Roberson's duties included coupling and uncoupling high pressure air hoses between the cars, which blew coal dust into the air, setting and releasing brakes, and obtaining loading numbers and tags from the individual cars. Because most of Roberson's tasks were performed while the train was stationary, Roberson spent a significant portion of his workday at the mine sites and the preparation plant. At times, Roberson "walked" a hundred cars at a time. In addition, coal dust also blew off the tops of the loaded railroad cars during the trips between the mines and the preparation plant. Thus, although Roberson never participated in the actual loading or unloading of coal, he was continually exposed to large amounts of coal dust. Roberson applied for black lung benefits in 1978, one year before his retirement.

The ALJ determined that N & W's coal hauling activities qualified it as the responsible operator under the Act and that Roberson qualified as a miner who was entitled to benefits. Finally, the ALJ concluded pursuant to the interim presumption in 20 C.F.R. Sec. 727.203(a) that Roberson is totally disabled from pneumoconiosis due to coal mine employment, and that N & W failed to rebut the presumption.2 The Board found that each of the ALJ's conclusions was supported by substantial evidence. See 33 U.S.C. Sec. 921(b)(3).

Our review of the Board's order is governed by section 21 of the Longshoreman's and Harbor Workers' Compensation Act, 33 U.S.C. Sec. 921. 30 U.S.C. Sec. 932(a). Specifically, we must uphold the Board's resolution of questions of statutory construction or application of the Act to a specific set of facts if it is supported by a reasonable factual and legal basis. Eplion v. Director, OWCP, 794 F.2d 935, 936 (4th Cir.1986). In addition, the Director urges us to adopt the Board's interpretation of the Act. Although the Board's interpretation standing alone is not entitled to special judicial deference, if the Director urges us to adopt the Board's interpretation, our analysis is governed by Chevron U.S.A., Inc. v. Natural Resources Defense Council, 467 U.S. 837, 104 S.Ct. 2778, 81 L.Ed.2d 694 (1984). Newport News Shipbuilding & Dry Dock Co. v. Howard, 904 F.2d 206, 208 (4th Cir.1990).

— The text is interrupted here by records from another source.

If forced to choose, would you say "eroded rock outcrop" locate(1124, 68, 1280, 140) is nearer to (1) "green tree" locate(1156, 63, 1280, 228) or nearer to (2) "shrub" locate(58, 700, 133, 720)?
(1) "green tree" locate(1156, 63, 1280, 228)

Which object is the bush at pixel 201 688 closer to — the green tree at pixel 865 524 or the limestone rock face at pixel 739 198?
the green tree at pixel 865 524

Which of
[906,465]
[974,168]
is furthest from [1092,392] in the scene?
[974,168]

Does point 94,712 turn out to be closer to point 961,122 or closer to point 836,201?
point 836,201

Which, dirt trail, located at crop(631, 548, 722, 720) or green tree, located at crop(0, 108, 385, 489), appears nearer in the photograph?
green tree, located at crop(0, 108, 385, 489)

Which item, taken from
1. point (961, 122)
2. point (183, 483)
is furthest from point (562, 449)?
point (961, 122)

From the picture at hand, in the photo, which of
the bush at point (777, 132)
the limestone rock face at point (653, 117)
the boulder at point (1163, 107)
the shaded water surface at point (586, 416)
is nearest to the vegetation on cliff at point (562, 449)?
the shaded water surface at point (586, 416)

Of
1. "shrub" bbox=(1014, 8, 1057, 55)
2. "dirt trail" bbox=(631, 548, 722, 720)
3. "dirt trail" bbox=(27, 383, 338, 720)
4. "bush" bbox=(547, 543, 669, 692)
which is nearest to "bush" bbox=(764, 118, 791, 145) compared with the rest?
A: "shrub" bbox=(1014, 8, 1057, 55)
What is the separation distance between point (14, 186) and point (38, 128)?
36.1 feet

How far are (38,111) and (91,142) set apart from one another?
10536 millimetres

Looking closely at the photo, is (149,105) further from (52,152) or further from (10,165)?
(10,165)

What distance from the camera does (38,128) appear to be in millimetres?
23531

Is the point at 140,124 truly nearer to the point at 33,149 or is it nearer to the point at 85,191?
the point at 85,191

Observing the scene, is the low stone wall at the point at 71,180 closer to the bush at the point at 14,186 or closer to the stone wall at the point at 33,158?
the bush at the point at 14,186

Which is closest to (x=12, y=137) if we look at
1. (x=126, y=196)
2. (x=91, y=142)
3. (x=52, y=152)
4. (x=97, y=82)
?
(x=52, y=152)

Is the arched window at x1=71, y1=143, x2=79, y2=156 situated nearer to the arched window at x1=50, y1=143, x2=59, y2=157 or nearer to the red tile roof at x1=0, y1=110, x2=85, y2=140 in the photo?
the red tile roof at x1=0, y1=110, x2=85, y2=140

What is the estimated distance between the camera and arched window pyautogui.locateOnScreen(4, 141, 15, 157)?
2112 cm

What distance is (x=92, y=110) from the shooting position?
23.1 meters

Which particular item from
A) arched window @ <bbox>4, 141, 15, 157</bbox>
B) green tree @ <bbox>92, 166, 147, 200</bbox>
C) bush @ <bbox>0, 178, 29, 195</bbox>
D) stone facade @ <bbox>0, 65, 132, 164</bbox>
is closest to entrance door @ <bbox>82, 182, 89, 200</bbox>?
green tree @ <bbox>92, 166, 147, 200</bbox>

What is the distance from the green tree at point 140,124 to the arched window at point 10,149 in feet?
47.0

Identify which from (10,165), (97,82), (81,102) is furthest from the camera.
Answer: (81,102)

Under Chevron we first must ask whether Congress directly has addressed the precise issue in dispute. Chevron, 467 U.S. at 842, 104 S.Ct. at 2781. If so, the court and the agency must give effect to unambiguous Congressional intent. Chevron, 467 U.S. at 842-43, 104 S.Ct. at 2781-82. If Congressional intent is unclear or ambiguous, however, we must determine only whether the Director's interpretation is based on a permissible construction of the Act; we may not substitute our own construction of the Act for a reasonable one made by the Director. Chevron, 467 U.S. at 844, 104 S.Ct. at 2782-83; Howard, 904 F.2d at 209.

Our starting point, of course, is the language of the Act, which defines a miner as

any individual who works or has worked in or around a coal mine or coal preparation facility in the extraction or preparation of coal. Such term also includes an individual who works or has worked in coal mine construction or transportation in or around a coal mine, to the extent such individual was exposed to coal dust as a result of such employment.

30 U.S.C. Sec. 902(d) (emphasis added). Thus, the plain language of the statute requires the inclusion in the definition of miner of transportation workers who were involved "in the extraction or preparation of coal," who worked "in or around a coal mine," and who were "exposed to coal dust as a result of such employment." Because N & W does not dispute Roberson's exposure to coal dust, we turn to the other two inquiries, which often are described as the requirements of situs and function. Eplion, 794 F.2d at 937.